# Raised planter bed against side of the house



## Ptron (Nov 28, 2008)

I want to build some raised planter beds out of railroad ties to turn this:










...Into something like this:










What I'm hoping to find out is: 
1)What, if any treatment does that cinder block foundation need before burrying it in dirt 
2)Would something like this tend to retain water against the foundation, possibly leading to basement water problems? If so what can be done to prevent this? First thing that occurs to me is perhaps some sort of solid bedding of gravel at the bottom of the bed sloping away from the house.


----------



## PAbugman (Jun 29, 2010)

Raised planter beds against the house cause more trouble than they are worth. It will definitely increase the moisture against the masonry wall; not just moisture into the wall but wicking up towards the sill and joists. You have nice masonry exposure and distance from the soil; I believe that you should maintain that gap for drying and visual inspection. 

Performing termite treatments at a house with raised beds against foundation is another level of complication and soil depth.

Whatever is planted in the bed will require watering. In my opinion, nothing should be planted that requires watering near the foundation. Houses have thousands of $$$ worth of spouting, gutters to take away water; watering plantings next to the foundation defeats that purpose. 

Railroad ties don't last long and will harbor carpenter ants. Pressure treated landscape ties last long, but sometimes the pressure treating doesn't penetrate to the center. I have seen termites in the center of large dimension pressure treated wood. Keep the foundation perimeter simple.


----------



## Ptron (Nov 28, 2008)

PAbugman said:


> Raised planter beds against the house cause more trouble than they are worth.
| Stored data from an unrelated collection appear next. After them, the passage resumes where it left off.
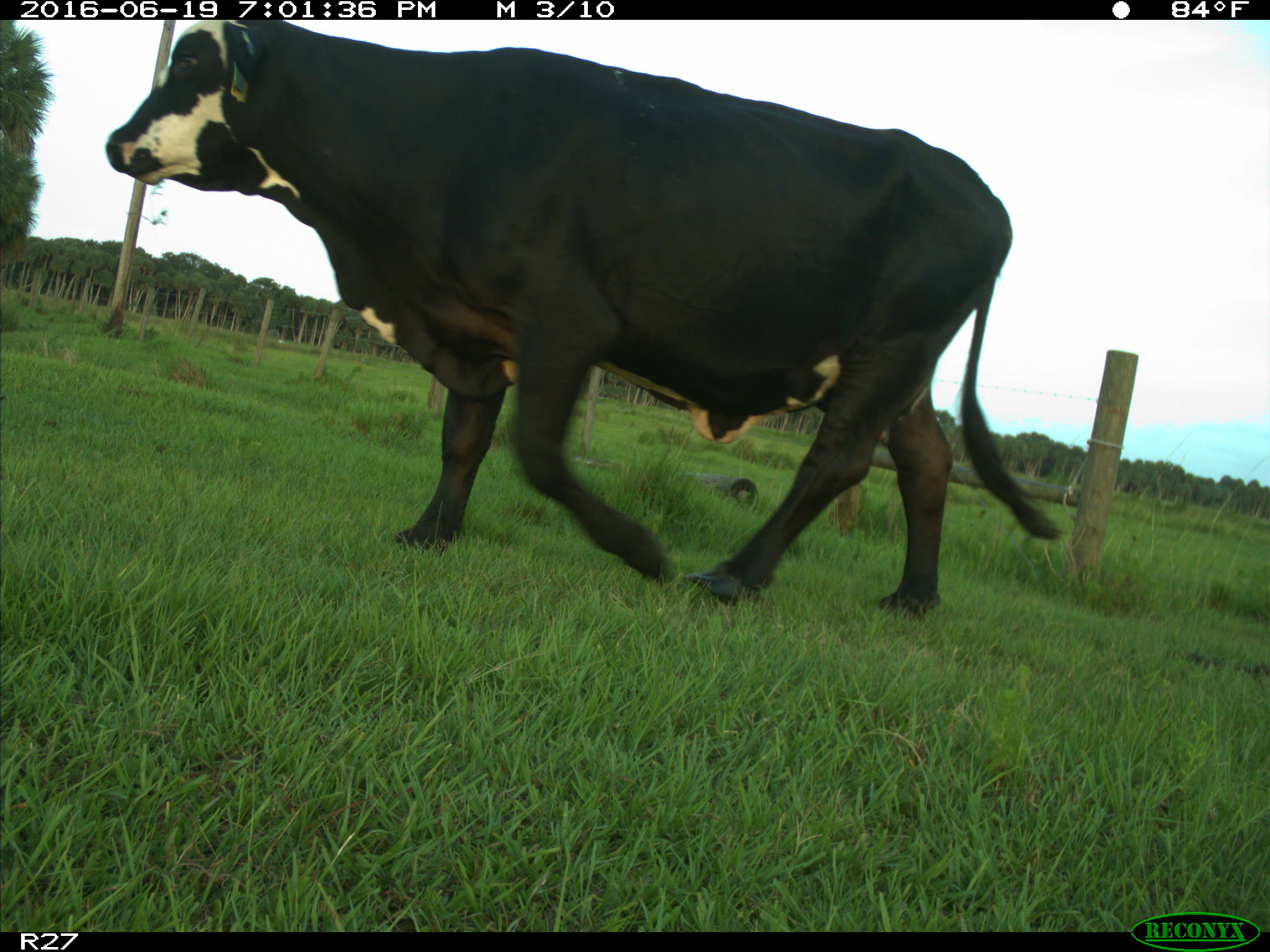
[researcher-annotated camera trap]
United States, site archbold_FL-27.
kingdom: Animalia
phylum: Chordata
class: Mammalia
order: Artiodactyla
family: Bovidae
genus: Bos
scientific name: Bos taurus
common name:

It will definitely increase the moisture against the masonry wall; not just moisture into the wall but wicking up towards the sill and joists. You have nice masonry exposure and distance from the soil; I believe that you should maintain that gap for drying and visual inspection.
> 
> Performing termite treatments at a house with raised beds against foundation is another level of complication and soil depth.
> 
> ...


I appreciate the advice. I'll keep it in mind. I'm going to put _something_ there, whether it be the planter bed or just bushes. Too ugly without it. The cinder block "foundation" goes all the way up to the roof line. The only wood on the outside below the roof is the furring strips the siding is attatched to. I should add that I live in Wisconsin. I think we have termites but it's not really the heart of termite country. Oh, and I drew the bed a little high. It would probably be 6-8" lower than drawn.


----------



## downunder (Jun 13, 2008)

If you really want to put a planter there, pretend that it is a separate structure, just really close to the house. Build it with four complete sides and leave room for ventilation between it and the house.

But I have to vote with bugman on this. Be careful!

PS
Cool the way you drew the planter and inserted it. I need to learn some graphics tricks.


----------